As CW had, in her primal years, established   protocol liaison  with a dancing, Kalahari lumberjack, she developed a taste for logger rhythmic function ; an 'algebraic bent' for sure, though this particular passion waned after one such had taken off with her lumberpartner. 
Well, VouchsafE, never slow in picking things up, matured into a pollymath ; 
a  pollymathuselah  in fact,  given the parrot's lugubrious longevity.

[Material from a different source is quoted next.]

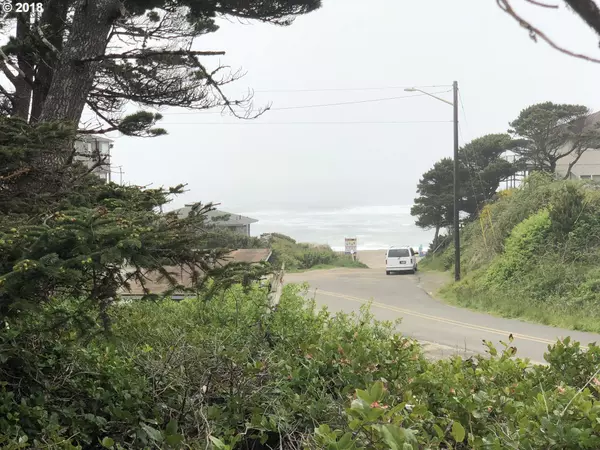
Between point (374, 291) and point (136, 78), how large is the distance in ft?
47.5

This biblical bag be bemusingly fitting, bearing in mind the religious rightyness stuffed down V's throat from a rife young age.    Orthidummy or taxidummy, !your choice fuckwit   CW had reiterated on umpteen occasions, sloshing her Cab Sauv over 
Fukwit's cage with consomme relish.   
As a consequence of this shattered upbringing, V had learnt to 'f and blind' like a trope urn, flavouring the expression  
 !fuck unto others a'fore they fuck unto you       
and    
  call yourself Kristian !? Kunt
which could be awkward when the neighbour of that very name occasioned to call.
Still, if VouchsafE thought that Windbugged was the devangle come to belouge the wingnuts of those blown off course, he/she clearly hadn't met Kolee ?Ynnit(ms)'  systa.     !Oh no






2,

?Ynnit's  systa, it is fair to say, had a mush that could hush public transport. 

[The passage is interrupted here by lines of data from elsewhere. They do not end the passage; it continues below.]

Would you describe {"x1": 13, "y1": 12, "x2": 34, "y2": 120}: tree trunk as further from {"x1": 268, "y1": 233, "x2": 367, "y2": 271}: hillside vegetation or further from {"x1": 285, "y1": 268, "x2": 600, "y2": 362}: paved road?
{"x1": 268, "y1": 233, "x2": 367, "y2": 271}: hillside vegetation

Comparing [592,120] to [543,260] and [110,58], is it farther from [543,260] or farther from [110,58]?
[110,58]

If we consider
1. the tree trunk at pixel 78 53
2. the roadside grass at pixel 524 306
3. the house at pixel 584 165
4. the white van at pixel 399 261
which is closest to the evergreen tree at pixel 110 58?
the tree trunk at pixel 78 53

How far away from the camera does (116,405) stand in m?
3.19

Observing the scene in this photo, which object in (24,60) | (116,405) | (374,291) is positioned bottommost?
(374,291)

Such insurmountable unglush that busses would break down uncontrollably,
with auto rescue squads suddenly  otherwise engaged,   having hijacked the first available plane to La Paz.  

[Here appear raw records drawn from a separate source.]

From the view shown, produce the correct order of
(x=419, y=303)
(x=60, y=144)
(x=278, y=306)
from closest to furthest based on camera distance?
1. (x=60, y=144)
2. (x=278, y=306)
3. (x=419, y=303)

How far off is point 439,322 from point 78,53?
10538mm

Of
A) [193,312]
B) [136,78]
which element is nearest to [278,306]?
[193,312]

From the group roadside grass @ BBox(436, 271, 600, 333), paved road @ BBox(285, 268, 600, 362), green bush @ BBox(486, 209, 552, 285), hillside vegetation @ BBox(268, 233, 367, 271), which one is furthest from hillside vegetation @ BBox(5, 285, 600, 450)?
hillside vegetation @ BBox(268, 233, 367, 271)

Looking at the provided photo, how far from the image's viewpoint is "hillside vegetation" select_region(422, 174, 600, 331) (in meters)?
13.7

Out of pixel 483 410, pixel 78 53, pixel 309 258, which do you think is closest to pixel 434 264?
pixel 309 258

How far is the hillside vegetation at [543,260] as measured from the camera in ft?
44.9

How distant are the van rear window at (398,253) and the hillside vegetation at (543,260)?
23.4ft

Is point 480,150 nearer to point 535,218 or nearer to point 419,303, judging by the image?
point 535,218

When Windbugged slipped into sudden ill-health, Systa saw an immediate opportunity to make hay while the sun refused to shine. On the premise of looking after CW,  
Sys moved in with aunt and parrot, hockshock and burial, soon establishing a Rain of Terror with dastardly aplomb.
Such that in the neighbouring mango swamp  the megafruitbats were having kittens, 
in the close-by cat shelter the ragmogs were pawing their harts out, and in the round-and-abouts the park deer were just hanging around having lost all sense of purrpuss. 
The R of T was in all honest more Guantanamera than Guantanamo, butt it didn't stop the parrot from mailing the Kazbek cuzzes  pictures of itself  covered in plasters masking apparent cuts and bruises from pissedSysta frenzicuffery  
- well that was Vouchsafe's stor(e)y and (s)he was sticking to it.   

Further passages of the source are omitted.